** BEGIN Provided information **

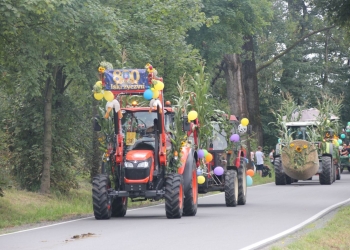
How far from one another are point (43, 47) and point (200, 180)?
5.14 meters

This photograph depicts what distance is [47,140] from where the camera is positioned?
2547 centimetres

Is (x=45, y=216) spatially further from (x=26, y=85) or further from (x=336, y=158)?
(x=336, y=158)

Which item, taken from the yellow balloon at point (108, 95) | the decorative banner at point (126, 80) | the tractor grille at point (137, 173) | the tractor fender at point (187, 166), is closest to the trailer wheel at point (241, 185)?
the tractor fender at point (187, 166)

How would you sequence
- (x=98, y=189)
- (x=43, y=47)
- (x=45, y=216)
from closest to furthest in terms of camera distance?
(x=98, y=189)
(x=45, y=216)
(x=43, y=47)

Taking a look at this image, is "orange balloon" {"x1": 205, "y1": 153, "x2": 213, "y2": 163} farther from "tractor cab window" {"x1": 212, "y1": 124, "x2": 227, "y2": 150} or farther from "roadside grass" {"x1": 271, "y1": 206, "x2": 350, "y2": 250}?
"roadside grass" {"x1": 271, "y1": 206, "x2": 350, "y2": 250}

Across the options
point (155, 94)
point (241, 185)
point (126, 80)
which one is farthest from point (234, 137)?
point (126, 80)

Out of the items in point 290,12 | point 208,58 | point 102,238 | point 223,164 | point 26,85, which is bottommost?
point 102,238

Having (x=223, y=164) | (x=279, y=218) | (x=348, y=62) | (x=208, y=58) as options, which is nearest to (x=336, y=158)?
(x=208, y=58)

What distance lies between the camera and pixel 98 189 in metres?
18.7

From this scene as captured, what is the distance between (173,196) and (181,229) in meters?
2.25

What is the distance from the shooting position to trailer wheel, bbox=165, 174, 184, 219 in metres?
18.7

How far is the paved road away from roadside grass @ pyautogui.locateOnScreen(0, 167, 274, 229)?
1.22 meters

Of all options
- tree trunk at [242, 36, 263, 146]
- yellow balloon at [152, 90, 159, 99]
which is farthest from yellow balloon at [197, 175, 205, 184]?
tree trunk at [242, 36, 263, 146]

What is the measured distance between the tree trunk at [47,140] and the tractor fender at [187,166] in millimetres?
6147
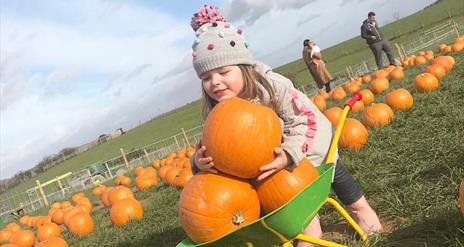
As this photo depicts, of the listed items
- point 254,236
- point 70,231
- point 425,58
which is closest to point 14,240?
point 70,231

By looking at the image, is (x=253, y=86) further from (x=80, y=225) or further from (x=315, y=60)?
(x=315, y=60)

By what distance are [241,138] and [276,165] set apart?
0.27 m

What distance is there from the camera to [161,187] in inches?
437

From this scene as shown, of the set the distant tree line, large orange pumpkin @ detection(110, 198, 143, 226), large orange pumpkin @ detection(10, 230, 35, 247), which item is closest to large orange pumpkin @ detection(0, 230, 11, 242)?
large orange pumpkin @ detection(10, 230, 35, 247)

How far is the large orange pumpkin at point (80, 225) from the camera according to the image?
8.50 m

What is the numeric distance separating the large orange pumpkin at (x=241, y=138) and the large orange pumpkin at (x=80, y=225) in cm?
656

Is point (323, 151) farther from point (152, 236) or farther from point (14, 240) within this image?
point (14, 240)

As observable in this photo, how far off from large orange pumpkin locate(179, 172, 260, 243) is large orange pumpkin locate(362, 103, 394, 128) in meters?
5.12

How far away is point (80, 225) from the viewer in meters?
8.54

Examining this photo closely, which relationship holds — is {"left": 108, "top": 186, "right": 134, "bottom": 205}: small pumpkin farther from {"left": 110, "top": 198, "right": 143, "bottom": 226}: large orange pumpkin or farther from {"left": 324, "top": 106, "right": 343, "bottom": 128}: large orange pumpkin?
{"left": 324, "top": 106, "right": 343, "bottom": 128}: large orange pumpkin

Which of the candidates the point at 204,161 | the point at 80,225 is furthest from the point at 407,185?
the point at 80,225

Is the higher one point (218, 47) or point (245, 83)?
point (218, 47)

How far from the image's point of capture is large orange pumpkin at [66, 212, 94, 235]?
850cm

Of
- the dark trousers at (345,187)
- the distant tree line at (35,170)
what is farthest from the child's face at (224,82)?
the distant tree line at (35,170)
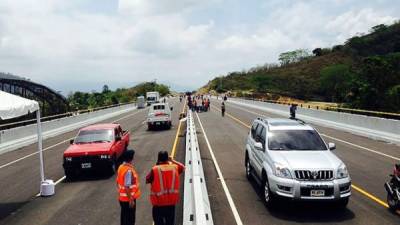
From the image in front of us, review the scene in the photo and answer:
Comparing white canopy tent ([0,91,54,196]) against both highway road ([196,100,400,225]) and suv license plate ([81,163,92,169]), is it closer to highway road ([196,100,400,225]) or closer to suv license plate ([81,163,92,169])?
suv license plate ([81,163,92,169])

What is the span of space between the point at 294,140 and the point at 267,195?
6.65 ft

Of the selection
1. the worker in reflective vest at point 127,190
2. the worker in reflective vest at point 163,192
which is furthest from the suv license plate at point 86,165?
the worker in reflective vest at point 163,192

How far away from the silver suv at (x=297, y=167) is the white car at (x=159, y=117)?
22.2 metres

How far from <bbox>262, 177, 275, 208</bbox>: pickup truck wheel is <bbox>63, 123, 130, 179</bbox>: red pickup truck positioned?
660 cm

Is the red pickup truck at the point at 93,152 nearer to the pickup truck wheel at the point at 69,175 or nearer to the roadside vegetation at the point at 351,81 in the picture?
the pickup truck wheel at the point at 69,175

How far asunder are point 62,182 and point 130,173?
7871 mm

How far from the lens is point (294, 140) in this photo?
12.0 meters

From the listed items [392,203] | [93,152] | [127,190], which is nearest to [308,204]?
[392,203]

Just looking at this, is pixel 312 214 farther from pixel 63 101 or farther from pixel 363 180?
pixel 63 101

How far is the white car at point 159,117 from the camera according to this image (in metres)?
34.6

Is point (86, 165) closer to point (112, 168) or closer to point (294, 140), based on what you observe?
point (112, 168)

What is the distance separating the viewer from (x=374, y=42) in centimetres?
19388

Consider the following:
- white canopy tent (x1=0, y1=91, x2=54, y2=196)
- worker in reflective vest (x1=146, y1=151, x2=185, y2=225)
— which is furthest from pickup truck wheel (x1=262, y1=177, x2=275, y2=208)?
white canopy tent (x1=0, y1=91, x2=54, y2=196)

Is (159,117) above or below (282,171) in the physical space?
below
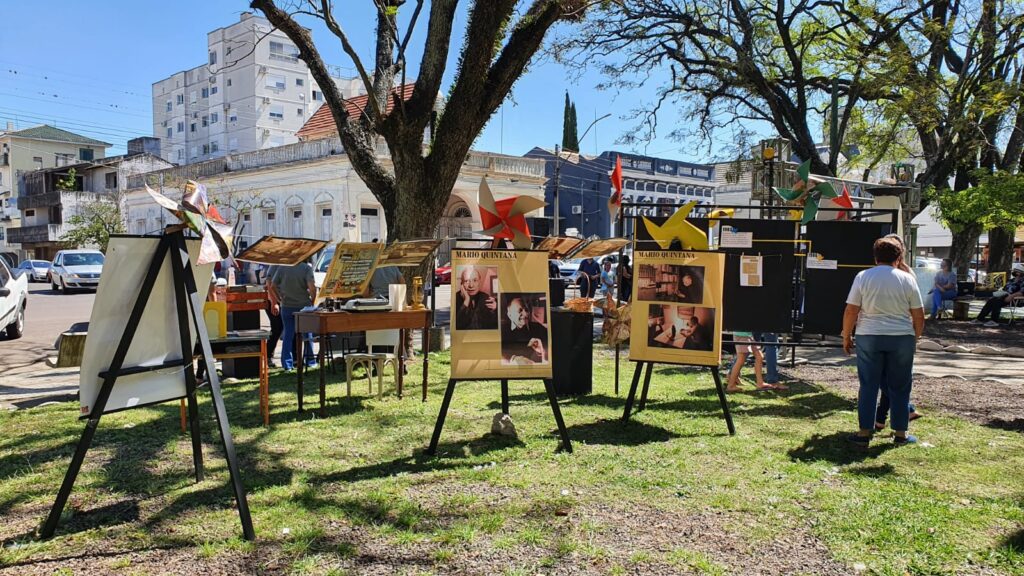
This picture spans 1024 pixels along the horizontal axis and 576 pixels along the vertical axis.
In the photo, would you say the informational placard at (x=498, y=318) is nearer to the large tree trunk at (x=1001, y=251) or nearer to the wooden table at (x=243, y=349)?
the wooden table at (x=243, y=349)

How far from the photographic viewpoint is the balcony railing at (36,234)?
52.6 m

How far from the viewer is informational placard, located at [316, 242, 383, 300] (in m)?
7.13

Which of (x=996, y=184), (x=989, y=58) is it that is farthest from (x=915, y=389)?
(x=989, y=58)

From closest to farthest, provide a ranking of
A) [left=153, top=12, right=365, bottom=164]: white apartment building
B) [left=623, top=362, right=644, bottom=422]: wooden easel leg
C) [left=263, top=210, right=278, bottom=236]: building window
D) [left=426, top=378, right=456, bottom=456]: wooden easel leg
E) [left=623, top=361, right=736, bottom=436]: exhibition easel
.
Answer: [left=426, top=378, right=456, bottom=456]: wooden easel leg → [left=623, top=361, right=736, bottom=436]: exhibition easel → [left=623, top=362, right=644, bottom=422]: wooden easel leg → [left=263, top=210, right=278, bottom=236]: building window → [left=153, top=12, right=365, bottom=164]: white apartment building

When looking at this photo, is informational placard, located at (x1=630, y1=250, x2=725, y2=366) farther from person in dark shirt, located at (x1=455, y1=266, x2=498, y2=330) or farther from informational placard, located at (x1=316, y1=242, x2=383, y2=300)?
informational placard, located at (x1=316, y1=242, x2=383, y2=300)

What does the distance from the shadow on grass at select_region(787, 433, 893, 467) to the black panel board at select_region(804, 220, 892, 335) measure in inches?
91.5

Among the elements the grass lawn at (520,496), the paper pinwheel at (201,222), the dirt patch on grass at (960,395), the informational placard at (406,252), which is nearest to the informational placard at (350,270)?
the informational placard at (406,252)

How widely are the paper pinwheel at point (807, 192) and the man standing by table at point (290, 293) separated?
6.12 metres

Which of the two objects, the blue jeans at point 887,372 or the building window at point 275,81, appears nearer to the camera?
the blue jeans at point 887,372

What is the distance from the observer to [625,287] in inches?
481

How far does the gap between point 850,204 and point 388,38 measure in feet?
24.5

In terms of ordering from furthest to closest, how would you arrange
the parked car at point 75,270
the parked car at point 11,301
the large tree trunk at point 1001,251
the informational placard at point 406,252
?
the parked car at point 75,270
the large tree trunk at point 1001,251
the parked car at point 11,301
the informational placard at point 406,252

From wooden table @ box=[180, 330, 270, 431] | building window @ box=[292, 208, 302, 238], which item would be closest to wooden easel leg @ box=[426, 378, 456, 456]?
wooden table @ box=[180, 330, 270, 431]

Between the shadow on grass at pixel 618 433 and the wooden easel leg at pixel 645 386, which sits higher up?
the wooden easel leg at pixel 645 386
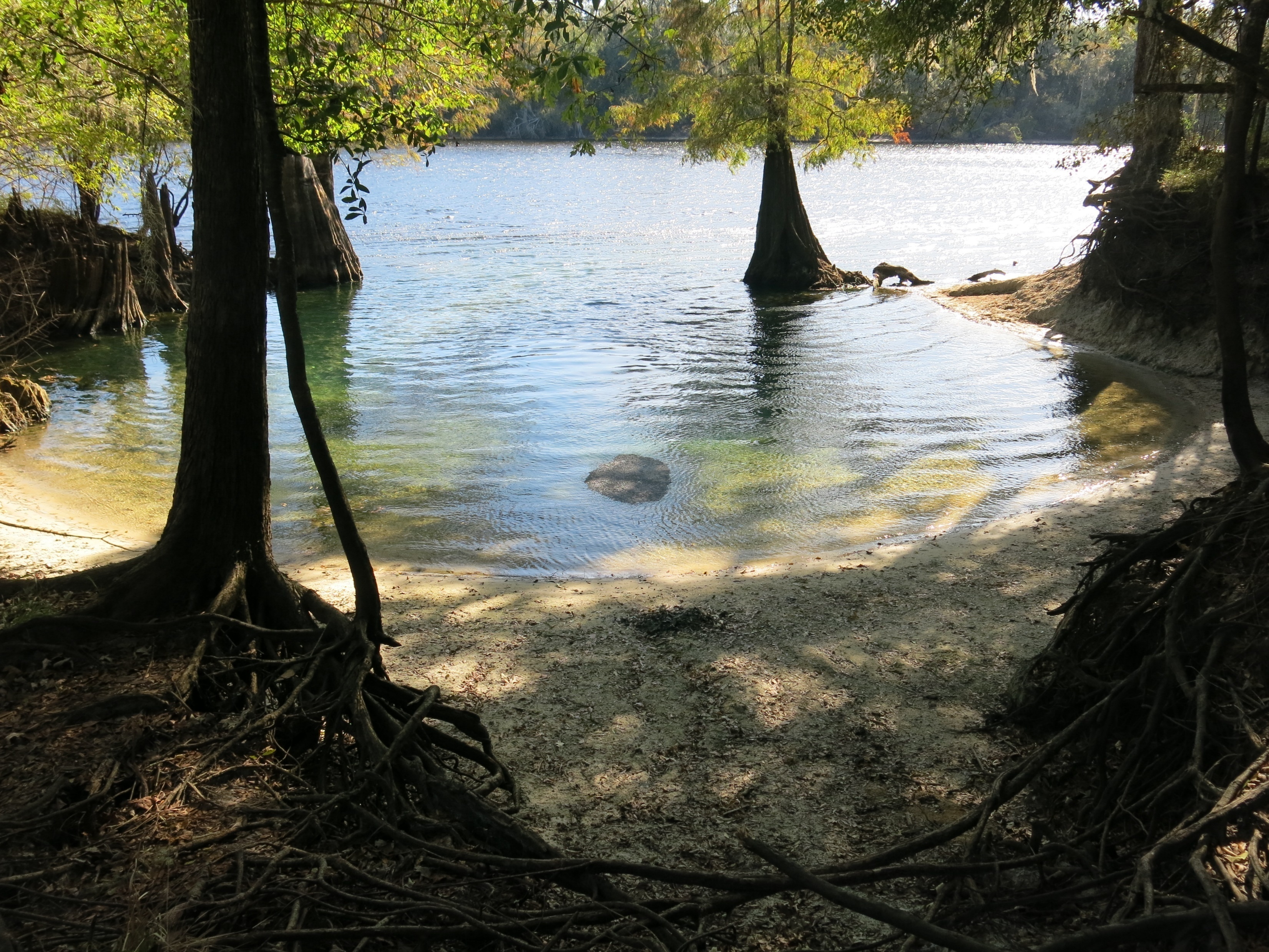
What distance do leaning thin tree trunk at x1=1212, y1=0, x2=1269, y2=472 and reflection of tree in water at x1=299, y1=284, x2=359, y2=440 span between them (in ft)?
32.1

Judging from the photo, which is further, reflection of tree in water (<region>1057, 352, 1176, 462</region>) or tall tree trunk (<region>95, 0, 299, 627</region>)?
reflection of tree in water (<region>1057, 352, 1176, 462</region>)

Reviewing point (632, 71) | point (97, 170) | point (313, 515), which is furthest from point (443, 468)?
point (97, 170)

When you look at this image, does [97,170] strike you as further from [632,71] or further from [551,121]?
[551,121]

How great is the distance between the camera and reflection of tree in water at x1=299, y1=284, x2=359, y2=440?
15.9 meters

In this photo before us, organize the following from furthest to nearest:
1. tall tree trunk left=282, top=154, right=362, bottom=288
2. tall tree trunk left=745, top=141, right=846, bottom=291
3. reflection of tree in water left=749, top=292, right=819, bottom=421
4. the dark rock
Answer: tall tree trunk left=282, top=154, right=362, bottom=288 → tall tree trunk left=745, top=141, right=846, bottom=291 → reflection of tree in water left=749, top=292, right=819, bottom=421 → the dark rock

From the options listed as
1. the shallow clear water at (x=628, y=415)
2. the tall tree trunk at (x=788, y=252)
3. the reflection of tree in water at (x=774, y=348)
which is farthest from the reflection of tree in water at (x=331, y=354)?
the tall tree trunk at (x=788, y=252)

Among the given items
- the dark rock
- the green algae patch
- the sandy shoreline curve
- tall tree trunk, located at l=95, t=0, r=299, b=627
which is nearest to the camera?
the sandy shoreline curve

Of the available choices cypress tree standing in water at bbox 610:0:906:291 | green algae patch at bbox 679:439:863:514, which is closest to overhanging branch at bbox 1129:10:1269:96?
green algae patch at bbox 679:439:863:514

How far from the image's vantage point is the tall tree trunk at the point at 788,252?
29.1 meters

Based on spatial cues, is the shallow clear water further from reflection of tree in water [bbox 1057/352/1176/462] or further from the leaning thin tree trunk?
the leaning thin tree trunk

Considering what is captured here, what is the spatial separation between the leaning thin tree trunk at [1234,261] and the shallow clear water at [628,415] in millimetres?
3882

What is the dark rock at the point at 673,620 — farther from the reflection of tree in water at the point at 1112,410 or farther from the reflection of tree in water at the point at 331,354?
the reflection of tree in water at the point at 1112,410

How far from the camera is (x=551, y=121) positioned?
109312mm

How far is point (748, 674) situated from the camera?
20.7 feet
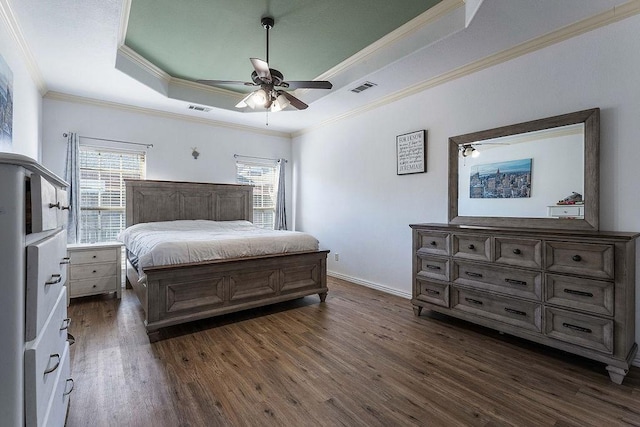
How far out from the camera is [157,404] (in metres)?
1.88

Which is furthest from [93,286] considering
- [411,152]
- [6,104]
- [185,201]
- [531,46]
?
[531,46]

** END Provided information **

*To be done*. Reproduce the lines starting at the one that contains "Which is furthest from [93,286] considering" and continuing through the last line above.

*Solution to the problem*.
Which is furthest from [93,286] considering
- [411,152]
- [6,104]
- [185,201]
- [531,46]
?
[531,46]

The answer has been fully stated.